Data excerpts
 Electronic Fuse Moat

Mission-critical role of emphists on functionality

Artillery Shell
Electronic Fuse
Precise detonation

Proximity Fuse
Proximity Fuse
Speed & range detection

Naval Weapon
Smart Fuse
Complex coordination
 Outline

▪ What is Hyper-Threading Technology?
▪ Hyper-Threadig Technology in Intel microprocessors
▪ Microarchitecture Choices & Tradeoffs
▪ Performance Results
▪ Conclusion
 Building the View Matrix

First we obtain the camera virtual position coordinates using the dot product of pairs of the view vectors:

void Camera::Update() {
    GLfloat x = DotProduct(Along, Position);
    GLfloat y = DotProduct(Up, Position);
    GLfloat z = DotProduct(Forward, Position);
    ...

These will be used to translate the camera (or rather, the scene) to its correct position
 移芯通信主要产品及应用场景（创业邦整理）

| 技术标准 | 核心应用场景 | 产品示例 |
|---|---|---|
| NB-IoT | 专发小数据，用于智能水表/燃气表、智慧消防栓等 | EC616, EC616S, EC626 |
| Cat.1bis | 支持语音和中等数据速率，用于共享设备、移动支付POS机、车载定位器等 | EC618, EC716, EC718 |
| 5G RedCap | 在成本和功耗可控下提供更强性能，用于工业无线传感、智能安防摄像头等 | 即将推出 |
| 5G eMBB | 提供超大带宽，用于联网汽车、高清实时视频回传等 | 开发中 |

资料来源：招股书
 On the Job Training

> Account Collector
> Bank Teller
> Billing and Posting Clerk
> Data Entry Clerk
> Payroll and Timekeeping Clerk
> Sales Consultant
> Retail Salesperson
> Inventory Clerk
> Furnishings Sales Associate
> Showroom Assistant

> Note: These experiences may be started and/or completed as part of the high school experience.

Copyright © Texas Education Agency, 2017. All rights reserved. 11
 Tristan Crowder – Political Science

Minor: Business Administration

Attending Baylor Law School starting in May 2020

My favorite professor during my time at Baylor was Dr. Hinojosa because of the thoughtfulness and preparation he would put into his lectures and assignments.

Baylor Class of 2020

Task goal
Copy out every record exactly; leave nothing out.

Answer to this problem
 Electronic Fuse Moat

Mission-critical role of emphists on functionality

Artillery Shell
Electronic Fuse
Precise detonation

Proximity Fuse
Proximity Fuse
Speed & range detection

Naval Weapon
Smart Fuse
Complex coordination
 Outline

▪ What is Hyper-Threading Technology?
▪ Hyper-Threadig Technology in Intel microprocessors
▪ Microarchitecture Choices & Tradeoffs
▪ Performance Results
▪ Conclusion
 Building the View Matrix

First we obtain the camera virtual position coordinates using the dot product of pairs of the view vectors:

void Camera::Update() {
    GLfloat x = DotProduct(Along, Position);
    GLfloat y = DotProduct(Up, Position);
    GLfloat z = DotProduct(Forward, Position);
    ...

These will be used to translate the camera (or rather, the scene) to its correct position
 移芯通信主要产品及应用场景（创业邦整理）

| 技术标准 | 核心应用场景 | 产品示例 |
|---|---|---|
| NB-IoT | 专发小数据，用于智能水表/燃气表、智慧消防栓等 | EC616, EC616S, EC626 |
| Cat.1bis | 支持语音和中等数据速率，用于共享设备、移动支付POS机、车载定位器等 | EC618, EC716, EC718 |
| 5G RedCap | 在成本和功耗可控下提供更强性能，用于工业无线传感、智能安防摄像头等 | 即将推出 |
| 5G eMBB | 提供超大带宽，用于联网汽车、高清实时视频回传等 | 开发中 |

资料来源：招股书
 On the Job Training

> Account Collector
> Bank Teller
> Billing and Posting Clerk
> Data Entry Clerk
> Payroll and Timekeeping Clerk
> Sales Consultant
> Retail Salesperson
> Inventory Clerk
> Furnishings Sales Associate
> Showroom Assistant

> Note: These experiences may be started and/or completed as part of the high school experience.

Copyright © Texas Education Agency, 2017. All rights reserved. 11
 Tristan Crowder – Political Science

Minor: Business Administration

Attending Baylor Law School starting in May 2020

My favorite professor during my time at Baylor was Dr. Hinojosa because of the thoughtfulness and preparation he would put into his lectures and assignments.

Baylor Class of 2020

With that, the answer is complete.